Kepemimpinannya Adalah Penaklukan, Hijrahnya Adalah Kemenangan, Keteladanannya Adalah Rahmat, Download Gratis Film Umar Bin Khattab 30 Episode di sini http://omar.collectionfree.com

Gelar Imam Untuk Khalifah Ali Bin Abi Thalib R.A

0 comments

Gelar "Imam" adalah khusus bagi Khalifah Ali bin Abi Thalib di samping gelar "Amirul Mukminin"
yang lazim dipergunakan orang pada masa itu, untuk menyebut seorang pemangku jabatan
sebagai pemimpin tertinggi dan Kepala Negara Islam.

Tentang ta'rif (definisi) dari perkataan "imamah" (keimaman) oleh para ahli ilmu kalam,
dirumuskan: "Imamah ialah kepemimpinan umum dalam segala urusan agama dan keduniaan
yang ada pada seseorang…"

Jadi menurut ta'arif tersebut, maka yang dimaksud dengan "Imam" ialah seorang pemimpin atau
seorang ketua yang ditaati dan memiliki kekuasaan yang menyeluruh atas semua orang
muslimin dalam segala urusan mereka, baik di bidang keagamaan maupun di bidang keduniaan.
Menurut mazhab "Imamiyah", imamah merupakan keharusan objektif dalam kehidupan
masyarakat muslimin, yang dalam keadaan bagaimana pun tak dapat diabaikan. Dengan adanya
imamah, semua yang tidak lurus dalam tata pelaksanaan agama dan tata kehidupan dunia,
dapat diluruskan. Dengan imamah pula, keadilan yang dikehendaki Allah harus berlaku di muka
bumi, dapat diusahakan realisasinya. Sebab terpenting perlunya diadakan imamah, ialah untuk
mendorong masyarakat supaya dengan benar menjalankan ibadah kepada Allah s.w.t., untuk
menyebar luaskan ajaran agama-Nya, untuk menanamkan jiwa keimanan serta ketakwaan di
kalangan anggota-anggota masyarakat.

•••

## Petunjuk 1:
Kembalikan setiap baris catatan yang memuat kata "pixel".

[Catatan soal penalaran spasial]

•••

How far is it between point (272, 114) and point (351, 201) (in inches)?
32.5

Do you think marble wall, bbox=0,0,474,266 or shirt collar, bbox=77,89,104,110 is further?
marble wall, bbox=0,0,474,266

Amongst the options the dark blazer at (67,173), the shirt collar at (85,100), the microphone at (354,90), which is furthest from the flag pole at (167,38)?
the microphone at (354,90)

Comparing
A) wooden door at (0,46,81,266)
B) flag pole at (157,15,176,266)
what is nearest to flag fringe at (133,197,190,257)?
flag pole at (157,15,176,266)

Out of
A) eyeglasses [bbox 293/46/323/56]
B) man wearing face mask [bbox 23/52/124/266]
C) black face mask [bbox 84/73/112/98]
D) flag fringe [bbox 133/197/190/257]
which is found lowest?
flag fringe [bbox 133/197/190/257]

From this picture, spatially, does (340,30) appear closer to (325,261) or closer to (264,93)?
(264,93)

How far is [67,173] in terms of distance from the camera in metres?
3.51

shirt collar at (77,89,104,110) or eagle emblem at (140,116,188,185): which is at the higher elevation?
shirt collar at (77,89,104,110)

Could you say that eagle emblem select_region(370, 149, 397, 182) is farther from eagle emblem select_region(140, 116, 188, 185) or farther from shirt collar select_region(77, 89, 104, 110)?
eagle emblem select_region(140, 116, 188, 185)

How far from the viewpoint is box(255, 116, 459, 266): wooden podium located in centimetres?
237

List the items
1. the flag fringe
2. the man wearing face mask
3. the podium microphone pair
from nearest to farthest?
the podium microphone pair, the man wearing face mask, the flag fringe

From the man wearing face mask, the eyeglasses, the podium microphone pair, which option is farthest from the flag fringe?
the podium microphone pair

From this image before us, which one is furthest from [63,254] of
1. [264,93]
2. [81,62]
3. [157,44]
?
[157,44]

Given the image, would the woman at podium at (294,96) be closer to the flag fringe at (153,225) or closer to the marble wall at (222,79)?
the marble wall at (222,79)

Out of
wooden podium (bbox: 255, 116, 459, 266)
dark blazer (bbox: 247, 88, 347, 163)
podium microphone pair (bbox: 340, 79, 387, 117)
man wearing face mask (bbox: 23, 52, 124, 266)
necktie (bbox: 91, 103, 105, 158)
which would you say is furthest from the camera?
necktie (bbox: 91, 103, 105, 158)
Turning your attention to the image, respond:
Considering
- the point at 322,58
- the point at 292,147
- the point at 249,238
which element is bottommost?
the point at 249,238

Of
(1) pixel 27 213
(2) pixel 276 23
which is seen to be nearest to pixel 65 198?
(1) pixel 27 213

•••

## Petunjuk 2:
Ulangi kata demi kata seluruh bagian teks tentang gelar Imam, mulai dari "Kepemimpinannya Adalah Penaklukan, Hijrahnya" terus hingga "Kepala Negara Islam.".

## Jawaban benar 1:
(1) pixel 27 213
(2) pixel 276 23
which is seen to be nearest to pixel 65 198?
(1) pixel 27 213

## Jawaban benar 2:
Kepemimpinannya Adalah Penaklukan, Hijrahnya Adalah Kemenangan, Keteladanannya Adalah Rahmat, Download Gratis Film Umar Bin Khattab 30 Episode di sini http://omar.collectionfree.com

Gelar Imam Untuk Khalifah Ali Bin Abi Thalib R.A

0 comments

Gelar "Imam" adalah khusus bagi Khalifah Ali bin Abi Thalib di samping gelar "Amirul Mukminin"
yang lazim dipergunakan orang pada masa itu, untuk menyebut seorang pemangku jabatan
sebagai pemimpin tertinggi dan Kepala Negara Islam.